## SELECTION
Professional Development Institute
The Professional Development Institute (PDI) at AUIS complements the educational objectives of the university by providing opportunities for lifelong learning through programs and services that enable participants to develop the knowledge and skills necessary to achieve personal and professional goals, improve the productivity of organizations, and provide leadership and service to their communities. PDI is a certified Cisco Academy and is accredited by the Association of Chartered Certified Account, the Project Management Institute, and ICDL. PDI has also been certified as a PMI Registered Education Provider.

Student life and culture

AUIS provides a thriving and vibrant culture of extracurricular activities and sports on campus. Students can take part in many activities including drama, debate, linguistics, music, athletics, social work and indoor games like chess. There are several clubs and societies as well as sports and athletic teams for both men and women at AUIS. Throughout the year, these clubs and societies arrange events and meet to engage more students in creative, extracurricular initiatives. The university frequently takes part in arranging cultural events outside the campus as well. In 2013, the Drama Club and English Department joined forces to hold The Art of Social Justice - a one-week festival celebrating creative arts. The festival, backed by the US State Department, hosted performances, workshops, discussions and field trips by renowned American and Iraqi artists. Later, AUIS senior lecturer Marie Labrosse published a book, SoJust, that chronicled the arts festival in Sulaimani.

The university has also held events and performances at important cultural landmarks like the Cultural Cafe and Chai Xana Sha’ab, in keeping with the strong traditions of the Sulaymaniyah, which is the cultural capital of Kurdistan. It has also held various poetry recitations, like the Poetry Slam, and a poetry workshop at Koç University in Istanbul. AUIS students are generally very active in volunteer and social work. They regularly lead charity drives, cook-offs, and international donation initiatives to help the displaced persons and refugees from Iraq and Syria, in partnership with organizations like Kurdistan Kurdistan Save the Children. Most of these initiatives are led by students independently. Startup Weekend Slemani and Hackasuly are other independent initiatives pioneered predominantly by talented AUIS alumni. The popular events bring together professionals and young entrepreneurs to encourage startup companies and businesses in the region.

## PROBLEM
According to the passage on AUIS, why has the university held events at landmarks such as the Cultural Cafe and Chai Xana Sha’ab? Answer in one to three sentences. The listing that comes next has no connection to the passage on AUIS.

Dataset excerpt
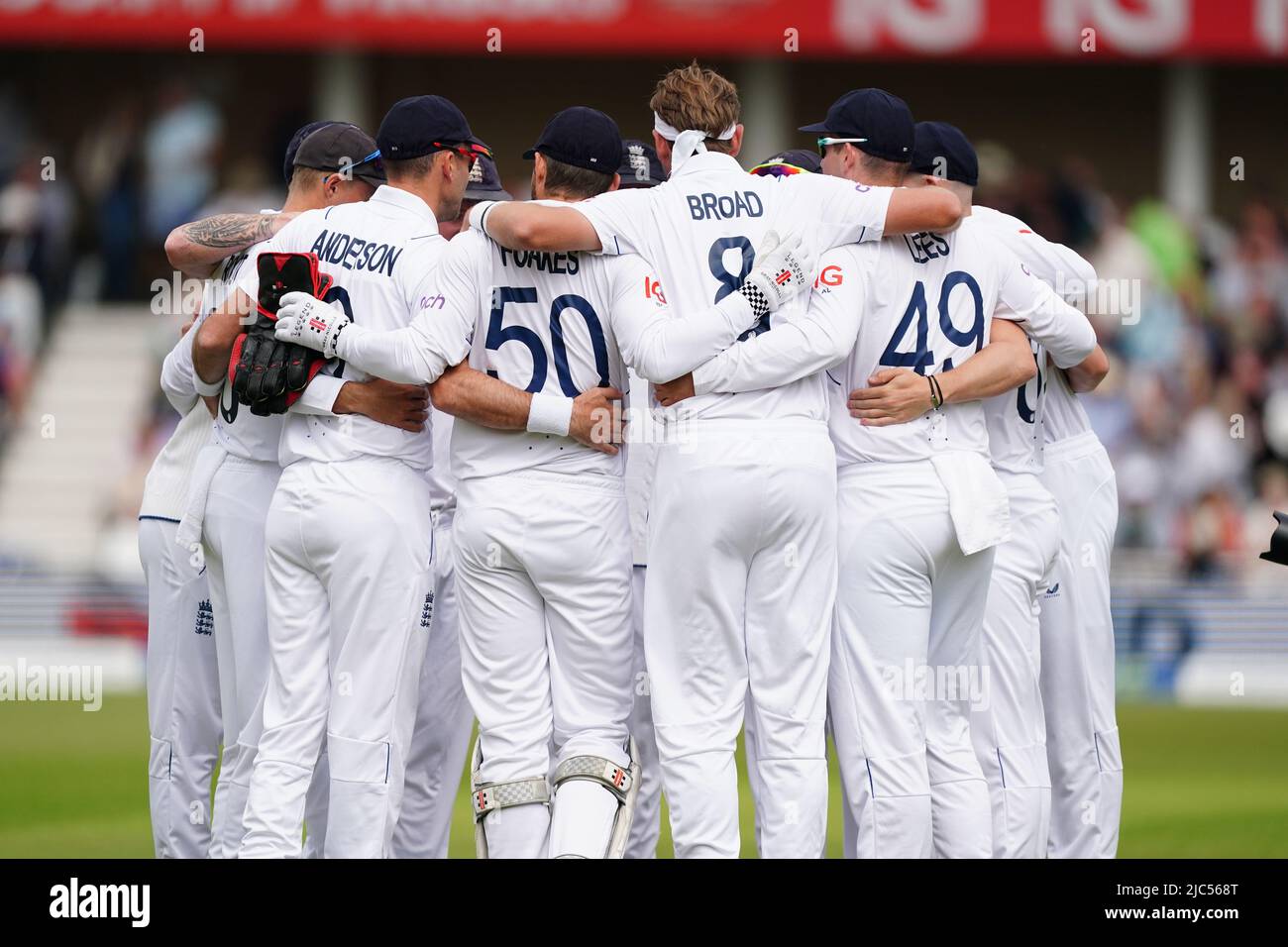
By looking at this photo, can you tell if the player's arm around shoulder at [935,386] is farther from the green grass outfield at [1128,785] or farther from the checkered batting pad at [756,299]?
the green grass outfield at [1128,785]

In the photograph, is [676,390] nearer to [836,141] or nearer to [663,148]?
[663,148]

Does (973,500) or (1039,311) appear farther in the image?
(1039,311)

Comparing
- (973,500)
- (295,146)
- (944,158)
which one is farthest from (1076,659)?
(295,146)

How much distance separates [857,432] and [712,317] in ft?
2.51

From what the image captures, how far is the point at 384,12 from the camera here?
19938 mm

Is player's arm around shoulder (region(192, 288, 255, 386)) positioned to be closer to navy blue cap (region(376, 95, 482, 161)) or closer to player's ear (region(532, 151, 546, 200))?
navy blue cap (region(376, 95, 482, 161))

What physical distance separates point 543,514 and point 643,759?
134 cm

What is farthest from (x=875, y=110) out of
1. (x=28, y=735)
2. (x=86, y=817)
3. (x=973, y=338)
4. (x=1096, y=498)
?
(x=28, y=735)

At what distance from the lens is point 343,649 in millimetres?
6266

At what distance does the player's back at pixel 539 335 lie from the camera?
6164mm

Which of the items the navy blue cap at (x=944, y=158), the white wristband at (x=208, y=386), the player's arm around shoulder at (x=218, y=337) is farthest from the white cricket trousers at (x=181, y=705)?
the navy blue cap at (x=944, y=158)

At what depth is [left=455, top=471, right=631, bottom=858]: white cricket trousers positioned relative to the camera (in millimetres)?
6117

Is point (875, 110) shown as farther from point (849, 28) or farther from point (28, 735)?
point (849, 28)
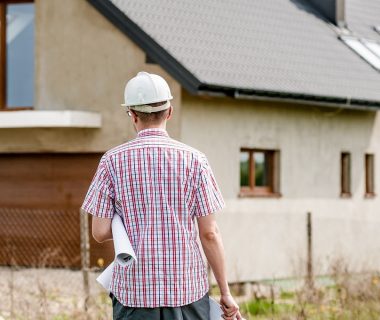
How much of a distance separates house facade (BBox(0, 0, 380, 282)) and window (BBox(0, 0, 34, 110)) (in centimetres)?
5

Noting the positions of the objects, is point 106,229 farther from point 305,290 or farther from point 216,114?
point 216,114

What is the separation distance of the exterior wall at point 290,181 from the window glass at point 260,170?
0.23 m

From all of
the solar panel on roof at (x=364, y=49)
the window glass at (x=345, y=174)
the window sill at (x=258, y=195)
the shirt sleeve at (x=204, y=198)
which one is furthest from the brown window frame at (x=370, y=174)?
the shirt sleeve at (x=204, y=198)

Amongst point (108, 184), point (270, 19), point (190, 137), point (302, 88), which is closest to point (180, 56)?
point (190, 137)

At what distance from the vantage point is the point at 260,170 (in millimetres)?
16672

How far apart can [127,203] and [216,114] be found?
11.1 m

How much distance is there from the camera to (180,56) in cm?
1470

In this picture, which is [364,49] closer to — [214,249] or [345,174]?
[345,174]

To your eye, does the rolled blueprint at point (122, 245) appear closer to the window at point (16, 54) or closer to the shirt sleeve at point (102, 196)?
the shirt sleeve at point (102, 196)

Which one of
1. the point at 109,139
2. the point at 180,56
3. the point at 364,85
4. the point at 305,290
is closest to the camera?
the point at 305,290

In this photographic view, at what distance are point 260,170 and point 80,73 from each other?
303cm

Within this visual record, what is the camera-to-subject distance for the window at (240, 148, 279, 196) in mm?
16297

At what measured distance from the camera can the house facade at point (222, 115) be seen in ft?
50.2

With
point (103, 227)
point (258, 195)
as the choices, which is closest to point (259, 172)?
point (258, 195)
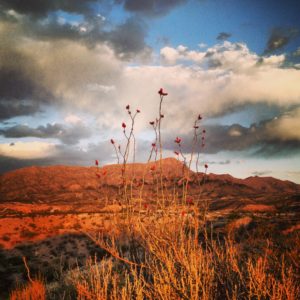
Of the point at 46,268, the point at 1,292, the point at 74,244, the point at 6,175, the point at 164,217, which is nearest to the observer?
the point at 164,217

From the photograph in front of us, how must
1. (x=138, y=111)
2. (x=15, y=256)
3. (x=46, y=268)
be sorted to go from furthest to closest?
(x=15, y=256), (x=46, y=268), (x=138, y=111)

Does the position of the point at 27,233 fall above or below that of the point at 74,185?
below

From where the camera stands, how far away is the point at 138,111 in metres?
3.46

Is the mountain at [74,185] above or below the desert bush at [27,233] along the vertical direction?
A: above

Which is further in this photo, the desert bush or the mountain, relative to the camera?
the mountain

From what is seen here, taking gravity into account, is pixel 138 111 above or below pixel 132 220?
above

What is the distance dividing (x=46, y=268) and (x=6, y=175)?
80.2 metres

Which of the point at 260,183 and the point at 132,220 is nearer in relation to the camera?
the point at 132,220

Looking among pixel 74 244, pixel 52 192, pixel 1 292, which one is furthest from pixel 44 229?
pixel 52 192

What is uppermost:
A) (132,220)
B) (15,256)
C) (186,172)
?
(186,172)

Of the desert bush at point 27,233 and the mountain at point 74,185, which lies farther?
the mountain at point 74,185

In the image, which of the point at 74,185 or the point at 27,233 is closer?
the point at 27,233

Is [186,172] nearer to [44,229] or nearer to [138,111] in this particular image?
[138,111]

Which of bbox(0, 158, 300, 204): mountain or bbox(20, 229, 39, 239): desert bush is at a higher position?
bbox(0, 158, 300, 204): mountain
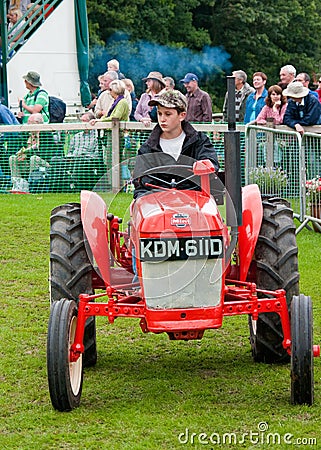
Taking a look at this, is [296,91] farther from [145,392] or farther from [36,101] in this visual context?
[145,392]

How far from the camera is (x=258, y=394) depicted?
613 centimetres

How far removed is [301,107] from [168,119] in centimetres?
720

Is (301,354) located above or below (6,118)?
below


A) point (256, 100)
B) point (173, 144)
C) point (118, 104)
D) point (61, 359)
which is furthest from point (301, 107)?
point (61, 359)

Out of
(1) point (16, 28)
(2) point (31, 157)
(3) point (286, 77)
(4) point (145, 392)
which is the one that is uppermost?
(1) point (16, 28)

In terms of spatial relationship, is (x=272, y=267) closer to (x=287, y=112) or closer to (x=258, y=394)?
Answer: (x=258, y=394)

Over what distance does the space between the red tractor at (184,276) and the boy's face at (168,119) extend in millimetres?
437

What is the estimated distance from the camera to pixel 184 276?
5.76 m

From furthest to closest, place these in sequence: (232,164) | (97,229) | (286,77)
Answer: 1. (286,77)
2. (97,229)
3. (232,164)

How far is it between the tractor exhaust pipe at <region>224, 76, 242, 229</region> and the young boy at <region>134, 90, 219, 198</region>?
15.7 inches

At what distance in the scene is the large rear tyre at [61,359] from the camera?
563 centimetres

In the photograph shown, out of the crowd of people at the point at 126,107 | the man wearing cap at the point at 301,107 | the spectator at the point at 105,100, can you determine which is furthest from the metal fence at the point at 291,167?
the spectator at the point at 105,100

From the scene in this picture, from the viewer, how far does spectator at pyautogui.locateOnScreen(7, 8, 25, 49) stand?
70.4ft

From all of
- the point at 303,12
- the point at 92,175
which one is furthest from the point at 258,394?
the point at 303,12
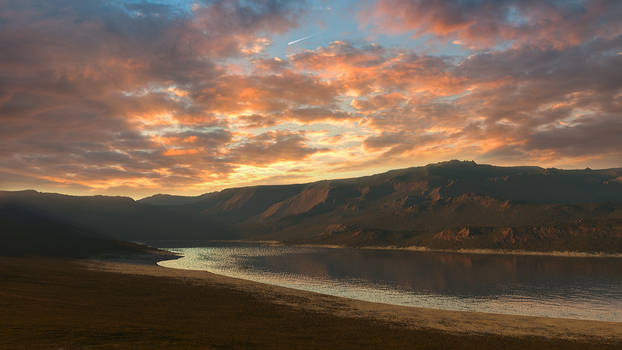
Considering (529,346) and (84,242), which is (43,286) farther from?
(84,242)

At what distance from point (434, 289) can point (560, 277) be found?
53.1 meters

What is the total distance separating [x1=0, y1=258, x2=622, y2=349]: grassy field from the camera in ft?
113

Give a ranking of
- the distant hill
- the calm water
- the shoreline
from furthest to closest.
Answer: the distant hill → the calm water → the shoreline

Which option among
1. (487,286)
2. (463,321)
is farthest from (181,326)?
(487,286)

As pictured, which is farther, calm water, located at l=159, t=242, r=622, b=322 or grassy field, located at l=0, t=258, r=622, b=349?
calm water, located at l=159, t=242, r=622, b=322

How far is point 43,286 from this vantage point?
68062mm

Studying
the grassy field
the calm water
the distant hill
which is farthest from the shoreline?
the distant hill

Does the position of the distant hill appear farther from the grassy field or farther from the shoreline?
the shoreline

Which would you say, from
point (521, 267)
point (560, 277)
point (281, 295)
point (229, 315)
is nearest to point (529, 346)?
point (229, 315)

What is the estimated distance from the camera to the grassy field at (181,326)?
34.3 meters

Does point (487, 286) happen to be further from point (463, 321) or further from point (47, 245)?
point (47, 245)

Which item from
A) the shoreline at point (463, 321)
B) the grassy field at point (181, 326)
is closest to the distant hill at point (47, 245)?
the grassy field at point (181, 326)

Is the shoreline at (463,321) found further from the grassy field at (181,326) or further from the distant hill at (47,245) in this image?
the distant hill at (47,245)

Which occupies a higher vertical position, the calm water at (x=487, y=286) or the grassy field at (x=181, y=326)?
the grassy field at (x=181, y=326)
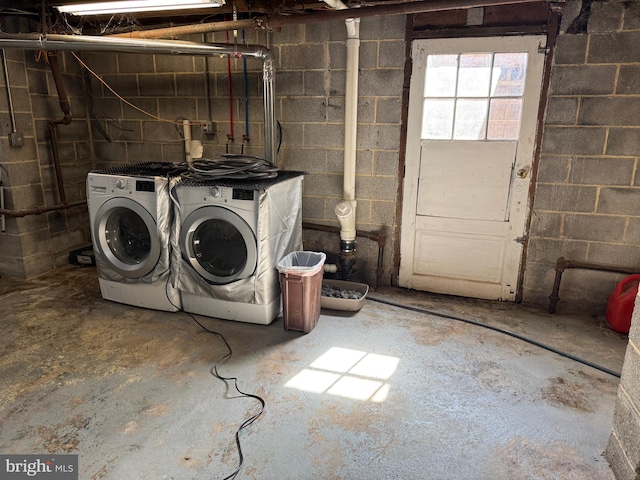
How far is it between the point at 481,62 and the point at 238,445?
2973 mm

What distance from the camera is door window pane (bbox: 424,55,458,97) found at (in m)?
3.24

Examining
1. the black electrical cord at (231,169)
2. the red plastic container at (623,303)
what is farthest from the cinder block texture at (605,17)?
the black electrical cord at (231,169)

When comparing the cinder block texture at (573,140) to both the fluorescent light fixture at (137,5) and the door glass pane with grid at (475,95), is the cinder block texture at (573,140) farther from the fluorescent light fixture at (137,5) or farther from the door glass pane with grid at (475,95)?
the fluorescent light fixture at (137,5)

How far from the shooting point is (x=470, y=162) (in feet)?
11.0

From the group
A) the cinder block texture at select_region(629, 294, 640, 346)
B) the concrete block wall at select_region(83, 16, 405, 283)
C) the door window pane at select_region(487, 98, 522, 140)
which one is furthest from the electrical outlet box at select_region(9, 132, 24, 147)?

## TASK OUTPUT
The university held events at these landmarks in keeping with the strong traditions of Sulaymaniyah. The passage identifies Sulaymaniyah as the cultural capital of Kurdistan.